## DATASET RECORDS
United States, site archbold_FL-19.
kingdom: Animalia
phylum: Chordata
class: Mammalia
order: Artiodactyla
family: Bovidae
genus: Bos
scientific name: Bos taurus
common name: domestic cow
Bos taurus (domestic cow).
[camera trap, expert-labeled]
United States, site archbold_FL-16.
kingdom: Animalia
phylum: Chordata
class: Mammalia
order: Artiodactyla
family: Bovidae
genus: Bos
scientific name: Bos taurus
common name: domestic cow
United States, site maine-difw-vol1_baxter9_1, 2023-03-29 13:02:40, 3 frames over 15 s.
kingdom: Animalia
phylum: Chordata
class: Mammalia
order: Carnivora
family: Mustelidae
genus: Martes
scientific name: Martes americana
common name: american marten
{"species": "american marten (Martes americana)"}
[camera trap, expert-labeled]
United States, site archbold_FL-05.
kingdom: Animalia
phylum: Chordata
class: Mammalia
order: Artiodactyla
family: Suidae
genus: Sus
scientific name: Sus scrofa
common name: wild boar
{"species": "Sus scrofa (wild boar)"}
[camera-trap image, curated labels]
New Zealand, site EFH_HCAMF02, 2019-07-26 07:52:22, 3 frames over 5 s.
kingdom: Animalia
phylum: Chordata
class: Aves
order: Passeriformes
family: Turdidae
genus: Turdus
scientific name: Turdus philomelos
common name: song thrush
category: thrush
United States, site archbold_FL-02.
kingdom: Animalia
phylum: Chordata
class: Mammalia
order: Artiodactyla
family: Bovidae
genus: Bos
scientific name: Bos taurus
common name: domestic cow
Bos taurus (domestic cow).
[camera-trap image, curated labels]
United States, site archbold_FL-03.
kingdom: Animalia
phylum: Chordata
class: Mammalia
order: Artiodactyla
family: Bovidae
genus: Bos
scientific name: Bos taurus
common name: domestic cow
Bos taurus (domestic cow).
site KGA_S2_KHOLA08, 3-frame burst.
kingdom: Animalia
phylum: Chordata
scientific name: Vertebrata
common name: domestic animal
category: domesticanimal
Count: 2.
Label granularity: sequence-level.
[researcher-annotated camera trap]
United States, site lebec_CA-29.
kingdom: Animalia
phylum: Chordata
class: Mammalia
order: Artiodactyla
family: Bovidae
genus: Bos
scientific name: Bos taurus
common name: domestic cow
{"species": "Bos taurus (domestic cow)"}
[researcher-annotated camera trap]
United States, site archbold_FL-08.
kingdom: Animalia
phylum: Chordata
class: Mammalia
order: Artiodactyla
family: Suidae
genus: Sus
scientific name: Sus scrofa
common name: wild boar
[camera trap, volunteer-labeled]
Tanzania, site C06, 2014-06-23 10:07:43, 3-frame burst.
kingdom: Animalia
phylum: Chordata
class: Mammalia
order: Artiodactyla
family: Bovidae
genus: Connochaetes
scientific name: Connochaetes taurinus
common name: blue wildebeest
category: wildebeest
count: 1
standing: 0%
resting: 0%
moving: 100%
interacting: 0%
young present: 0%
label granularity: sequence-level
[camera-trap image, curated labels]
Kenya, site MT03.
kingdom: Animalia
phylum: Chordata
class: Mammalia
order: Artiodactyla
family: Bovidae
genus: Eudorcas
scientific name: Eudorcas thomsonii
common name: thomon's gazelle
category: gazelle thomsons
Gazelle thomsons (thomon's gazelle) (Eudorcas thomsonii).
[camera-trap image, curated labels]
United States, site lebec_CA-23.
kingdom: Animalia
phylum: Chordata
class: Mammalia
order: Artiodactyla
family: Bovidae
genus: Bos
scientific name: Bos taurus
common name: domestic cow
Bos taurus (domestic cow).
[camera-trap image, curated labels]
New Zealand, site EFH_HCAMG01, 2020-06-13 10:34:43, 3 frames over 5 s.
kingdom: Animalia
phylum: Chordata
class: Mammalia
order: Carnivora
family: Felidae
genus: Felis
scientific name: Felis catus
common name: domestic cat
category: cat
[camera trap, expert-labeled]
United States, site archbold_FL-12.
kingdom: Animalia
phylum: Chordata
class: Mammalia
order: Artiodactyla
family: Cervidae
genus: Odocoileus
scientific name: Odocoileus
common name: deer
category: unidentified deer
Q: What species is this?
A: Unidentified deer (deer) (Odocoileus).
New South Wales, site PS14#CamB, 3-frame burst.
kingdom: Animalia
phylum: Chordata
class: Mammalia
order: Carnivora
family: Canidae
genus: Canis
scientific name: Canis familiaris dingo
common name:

## EXERCISE BRIEF
Your answer should consist of the lines from the line with "Tanzania, site C06, 2014-06-23" through the last line of the data, set down exactly, both included.

## RESPONSE
Tanzania, site C06, 2014-06-23 10:07:43, 3-frame burst.
kingdom: Animalia
phylum: Chordata
class: Mammalia
order: Artiodactyla
family: Bovidae
genus: Connochaetes
scientific name: Connochaetes taurinus
common name: blue wildebeest
category: wildebeest
count: 1
standing: 0%
resting: 0%
moving: 100%
interacting: 0%
young present: 0%
label granularity: sequence-level
[camera-trap image, curated labels]
Kenya, site MT03.
kingdom: Animalia
phylum: Chordata
class: Mammalia
order: Artiodactyla
family: Bovidae
genus: Eudorcas
scientific name: Eudorcas thomsonii
common name: thomon's gazelle
category: gazelle thomsons
Gazelle thomsons (thomon's gazelle) (Eudorcas thomsonii).
[camera-trap image, curated labels]
United States, site lebec_CA-23.
kingdom: Animalia
phylum: Chordata
class: Mammalia
order: Artiodactyla
family: Bovidae
genus: Bos
scientific name: Bos taurus
common name: domestic cow
Bos taurus (domestic cow).
[camera-trap image, curated labels]
New Zealand, site EFH_HCAMG01, 2020-06-13 10:34:43, 3 frames over 5 s.
kingdom: Animalia
phylum: Chordata
class: Mammalia
order: Carnivora
family: Felidae
genus: Felis
scientific name: Felis catus
common name: domestic cat
category: cat
[camera trap, expert-labeled]
United States, site archbold_FL-12.
kingdom: Animalia
phylum: Chordata
class: Mammalia
order: Artiodactyla
family: Cervidae
genus: Odocoileus
scientific name: Odocoileus
common name: deer
category: unidentified deer
Q: What species is this?
A: Unidentified deer (deer) (Odocoileus).
New South Wales, site PS14#CamB, 3-frame burst.
kingdom: Animalia
phylum: Chordata
class: Mammalia
order: Carnivora
family: Canidae
genus: Canis
scientific name: Canis familiaris dingo
common name:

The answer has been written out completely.